What’s really impressive is that the Opera folks claim that the Mac release of Opera 10.5 is not yet optimized. If the performance on the Mac is unoptimized, I can’t wait to see how well it performs when it is.

The alpha includes a new release of Opera’s rendering engine, Presto, and a new graphics library for displaying SVG and other graphics.

Privacy

Opera is often a pioneer of new features, but the company was a bit late to the game with its private browsing features. Opera 10.5 makes up for this by giving a private browser and private tab feature.

Firefox and Chrome both have private browsing features of varying degrees of granularity. Firefox allows you to enter a private browsing session, which is useful but means you have to choose between regular browsing and private browsing.

Chrome does this one better by allowing a mix of private and regular browsing sessions at the same time.

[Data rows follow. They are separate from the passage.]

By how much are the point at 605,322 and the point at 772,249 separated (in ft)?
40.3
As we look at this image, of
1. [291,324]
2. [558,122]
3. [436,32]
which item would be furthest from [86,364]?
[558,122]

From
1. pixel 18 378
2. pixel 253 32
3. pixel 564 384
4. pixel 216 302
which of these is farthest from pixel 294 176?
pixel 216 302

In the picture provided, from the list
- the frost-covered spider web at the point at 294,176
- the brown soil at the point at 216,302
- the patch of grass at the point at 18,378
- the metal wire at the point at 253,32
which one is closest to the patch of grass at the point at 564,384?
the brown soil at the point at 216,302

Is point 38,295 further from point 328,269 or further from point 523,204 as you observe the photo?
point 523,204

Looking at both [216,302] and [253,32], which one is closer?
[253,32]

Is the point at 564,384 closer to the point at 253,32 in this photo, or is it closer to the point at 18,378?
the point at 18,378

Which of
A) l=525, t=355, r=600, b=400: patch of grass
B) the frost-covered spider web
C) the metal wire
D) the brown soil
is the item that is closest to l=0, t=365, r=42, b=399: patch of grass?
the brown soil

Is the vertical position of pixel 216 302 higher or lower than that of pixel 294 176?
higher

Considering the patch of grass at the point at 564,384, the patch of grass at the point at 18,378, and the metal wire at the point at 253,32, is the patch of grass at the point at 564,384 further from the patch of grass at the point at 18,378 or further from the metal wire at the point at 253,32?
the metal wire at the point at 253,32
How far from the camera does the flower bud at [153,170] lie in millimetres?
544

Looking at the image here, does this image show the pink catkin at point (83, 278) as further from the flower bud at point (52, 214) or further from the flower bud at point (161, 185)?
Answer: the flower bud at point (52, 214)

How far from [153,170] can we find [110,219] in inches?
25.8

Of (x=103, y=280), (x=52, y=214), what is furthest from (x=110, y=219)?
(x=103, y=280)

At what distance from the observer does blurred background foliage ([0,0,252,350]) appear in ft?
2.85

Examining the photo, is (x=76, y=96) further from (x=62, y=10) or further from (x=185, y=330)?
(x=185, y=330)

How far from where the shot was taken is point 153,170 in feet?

Opera takes this one step further by allowing private tabs alongside regular session tabs. This means you can either open a private session in a new window, or as a separate tab an existing window. If you’re a stickler for keeping open windows to a minimum, this can be a nice feature.

Private tabs might need just a bit of work, though. The only indicator that a session is private is a tiny privacy icon in the right-hand side of the tab in place of a site’s favicon. Some additional visual indicator would be good — maybe grey out the tab or make it darker.

But making the privacy feature a seamless part of the browsing experience is a good step. I’m looking forward to seeing how this is revised as 10.5 matures.

Goes to 11?

One additional word of advice for Opera. With the new JavaScript engine, platform integration improvements, and new (to Opera, anyway) privacy features, calling it “Opera 10.5″ is an injustice. It’s only an alpha release right now, so there’s plenty of time to convince whoever needs convincing that it’s ready to be called Opera 11 by the time it gets released.

Also, good job to Opera for putting out an early release of Opera 10.5. Because Opera isn’t a FLOSS project, too much happens behind closed doors. I think that this hurts the company with developers — who can get their hands on Firefox nightlies and Chromium builds long before those things hit the street.

Opera is doing a lot of good stuff with 10.5 and much of that is for the benefit of developers. They need to make sure developers can get their hands on the releases early and often. It’s not too late for Opera to go open source, but I don’t know if the company is quite ready to go that far.

But they need to do something to energize the developer base. Firefox has a huge dev community that drives its adoption, and Google isn’t doing too shabby in that department even though Chrome extensions have only been around, officially, for a few weeks.

Speaking of developers, the Opera Unite features seem conspicuously absent from 10.5. Not sure if that’s just because Opera is focusing on rendering and JavaScript features, or if Unite is going to be quietly dropped in 10.5.

We’ll keep an eye on Opera 10.5 as it develops and check back in when there’s a beta and Linux build. Feature-wise, there’s nothing Earth-shattering, but the speed improvements might be enough to convince heavy Web users to give 10.5 a shot.